It’s one of the most puzzling and challenging diagnoses of our generation, and becoming more prevalent each day: Alzheimer’s disease. And when it hits close to home, it can quickly become overwhelming for family members struggling to understand the nuances of the disease and come up with an appropriate care plan. Although each person experiences Alzheimer’s uniquely, we’ve broken down the disease into three basic stages, with care strategies for each:
- This stage of the disease can last for several years.
- Your loved one may experience some changes in thinking and learning abilities, which may not be detectable to others without daily contact.
What you can do:
- Be a care advocate for your loved one, providing emotional support and encouragement.
- Help plan for the future:
- Discuss care setting desires (home, assisted living, hospice) and identify care providers.
- Research support groups.
- Discuss end of life care requests.
- Provide memory prompts and personal organization assistance when needed.
- Provide assistance with money management or hire a professional to assist.
- Establish a regular daily routine.
- Help your loved one to stay healthy and engaged in what he or she loves doing.

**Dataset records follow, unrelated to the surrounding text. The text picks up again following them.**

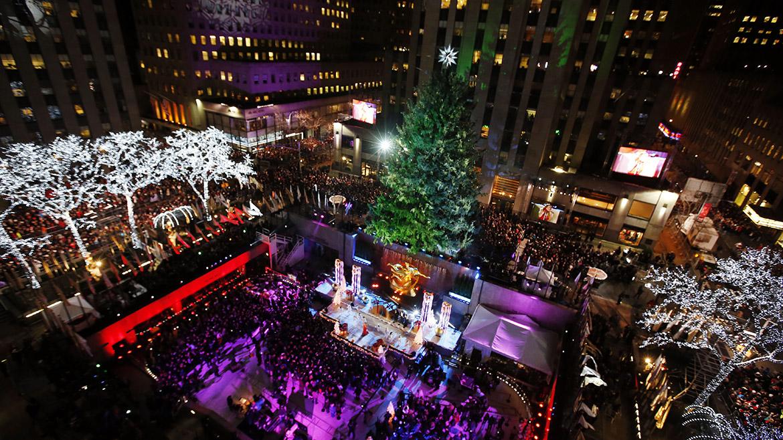 Rockefeller Center, Nueva York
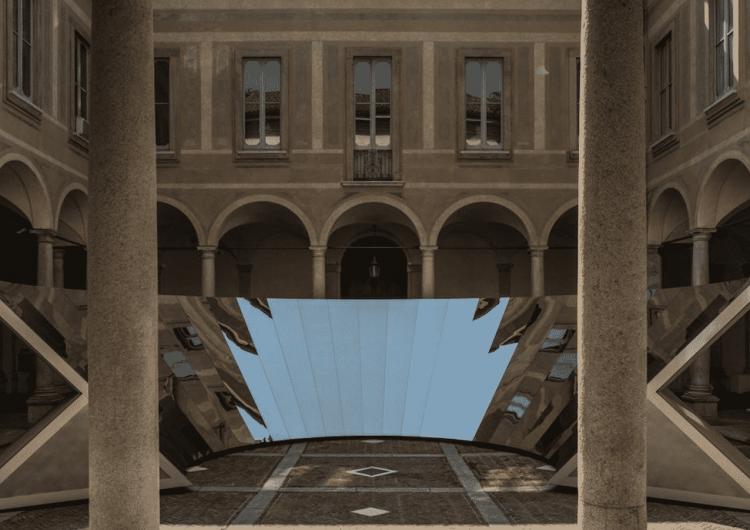 Phillip K. Smith III's Fuorisalone 2018 Reflective Installation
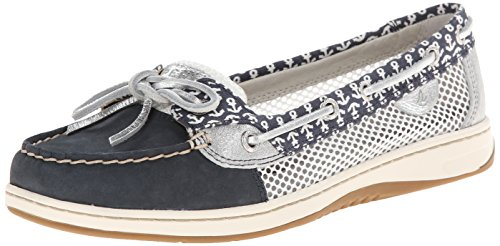 Sperry Top-Sider Women's Angelfish Critters Boat Shoe, Navy/Silver Anchor, 7 M US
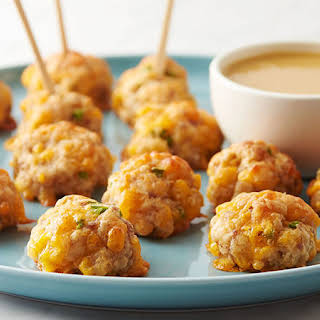 Maple Sausage-Cheese Balls.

- This stage can last for many years, and an increased amount of care will be needed as the dementia progresses.
- Daily tasks such as dressing, bathing and communicating may become more difficult.
- Behavioral changes can occur, including sleep changes, physical and verbal outbursts (sometimes abusive), wandering and repetition of questions and activities.
What you can do:
- Encourage as much independence as possible, but be ready to assist when needed.
- Daily routines and structure are important.
- Enhance quality of life by doing simple activities together such as gardening or walking.
- Assist with communication efforts by speaking slowly and with simple, short sentences. Be patient in waiting for a response, as it may take some time to process your request.
- This stage of the disease may last for a few weeks to several years.
- Your loved one may have difficulty with eating, swallowing and walking.
- Oftentimes the ability to communicate with words and expression is lost.
- A vulnerability to infections, especially pneumonia is experienced.
- Incontinence is common.
- Close family members may become unidentifiable or seem like the enemy.
What you can do:
- Even though your loved one may be unable to talk, you can still connect with your loved one. Express your caring through touch, sound, sight, taste and smell.
- Assistance with eating may be necessary, adapting foods as needed for easier swallowing.
- Set a toileting schedule and provide assistance in the bathroom.
- If your loved one is bedridden or chair-bound, learn the ways to avoid pressure sores and “joint freezing” by relieving body pressure and increasing circulation.
- Take precautions to prevent infections.
- Watch for non-verbal signs that may indicate pain such as pale or flushed skin, swelling, wincing facial expressions or agitation.
Live Free Home Health Care caregivers are fully trained by our Certified Dementia Practitioner in utilizing a gentle, encouraging approach to help manage difficult Alzheimer’s behaviors such as wandering, sundowning, aggression, and more. Helping families with home health care in the Lakes Region and Central New Hampshire, we’re here for you any time. Contact us at 603-217-0149.Kindly go to setting page and check the option "Place them manually"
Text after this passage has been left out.